Martin Crutsinger | Hagadone News Network | UPDATED 9 years, 10 months AGO
by Martin Crutsinger
| January 11, 2015 8:00 PM

WASHINGTON - The Federal Reserve announced Friday that it paid the federal government a record $98.7 billion in 2014, a payment that reflects the central bank's earnings from holdings of Treasury bonds and mortgage-backed securities purchased to keep long-term interest rates low to boost the economy.

The 2014 payment is up 24 percent from a 2013 payment of $79.6 billion and is higher than the previous record of $88.4 billion paid in 2012.

The Fed is funded from interest earned on its portfolio of securities. After covering its expenses, the Fed pays the remaining amount to the Treasury Department.

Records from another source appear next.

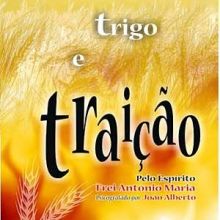 Capa de Amor, Trigo e Traição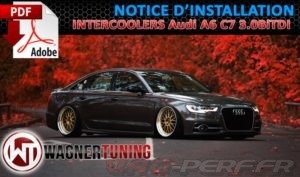 Lire la suite à propos de l’article Notice De Montage PDF pour Intercooler WAGNER TUNING Performance pour Audi A6 C7 3,0BiTDI
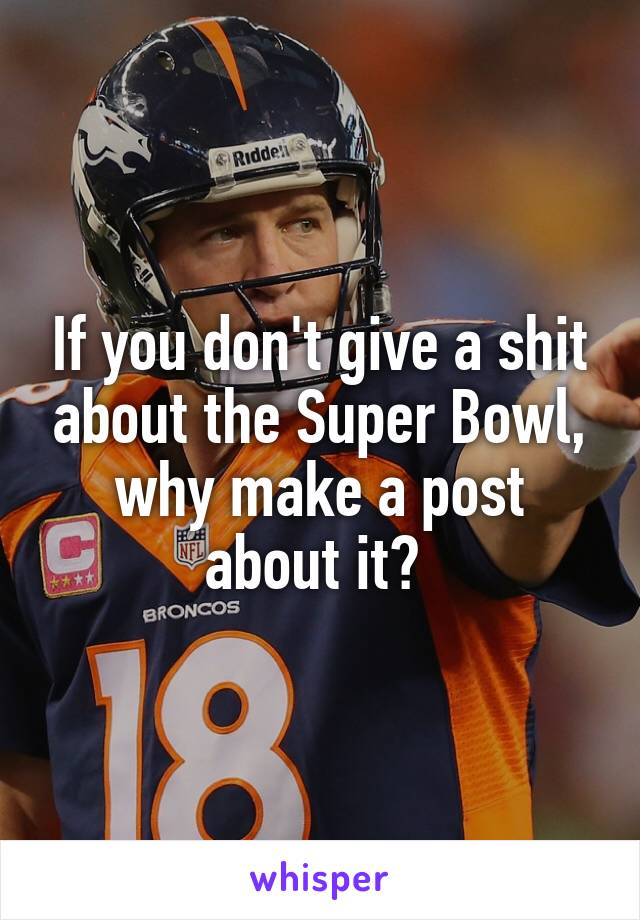 If you don't give a shit about the Super Bowl, why make a post about it? 
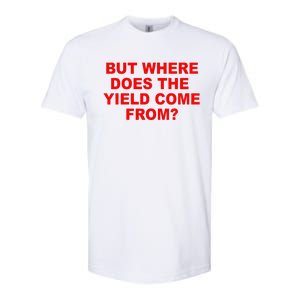 But Where Does The Yield Come From Softstyle CVC T-Shirt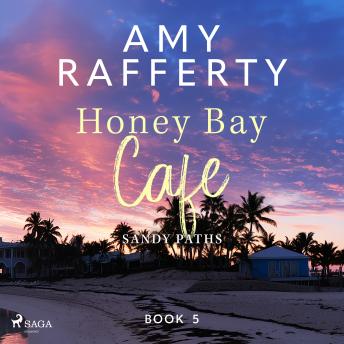 Honey Bay Cafe. Sandy Paths
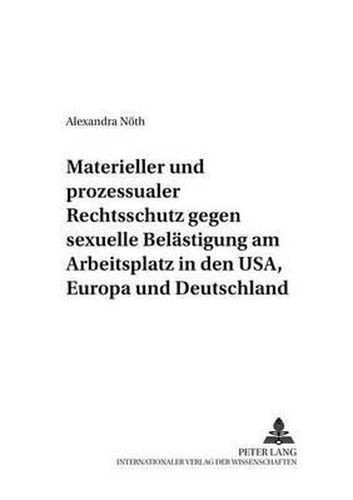 Cover image for Materieller Und Prozessualer Rechtsschutz Gegen Sexuelle Belaestigung Am Arbeitsplatz in Den Usa, Europa Und Deutschland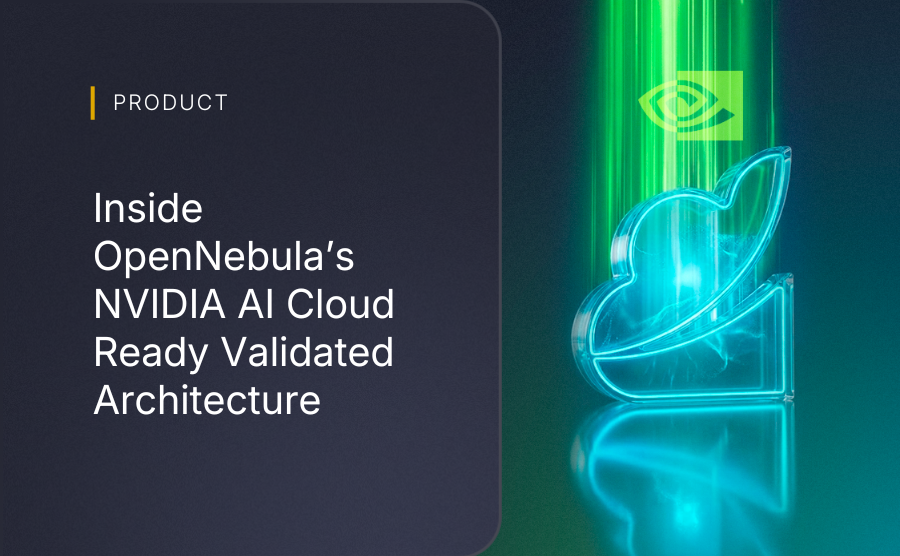 Inside OpenNebula’s NVIDIA AI Cloud Ready Validated Architecture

Those payments have surged in recent years, reflecting three rounds of bond purchases the Fed made to lower interest rates and boost economic growth following the Great Recession.

Fed payments averaged $28.4 billion in the three years before 2008, but since then the Fed's bond purchases have increased its balance sheet to nearly $4.5 trillion, a four-fold increase since the financial crisis hit.

In October, the Fed ended its third round of bond purchases but announced it would maintain its current level of holdings by re-investing the bonds when they mature. It said it would not start trimming its holdings until after it began to boost short-term interest rates, something most economists don't expect to occur until mid-year.

In releasing a preliminary accounting of its finances Friday, the Fed said that it had $101.5 billion in net income last year and that this amount was derived primarily from $115.9 billion in interest income on its securities.

The Fed said it had operating expenses of $3.6 billion last year. Those expenses included $711 million for the cost of producing and issuing the nation's currency and $563 million to fund the operations of the Consumer Financial Protection Bureau, the agency created by the Dodd-Frank Act of 2010 to serve as a watchdog on how financial institutions deal with consumers.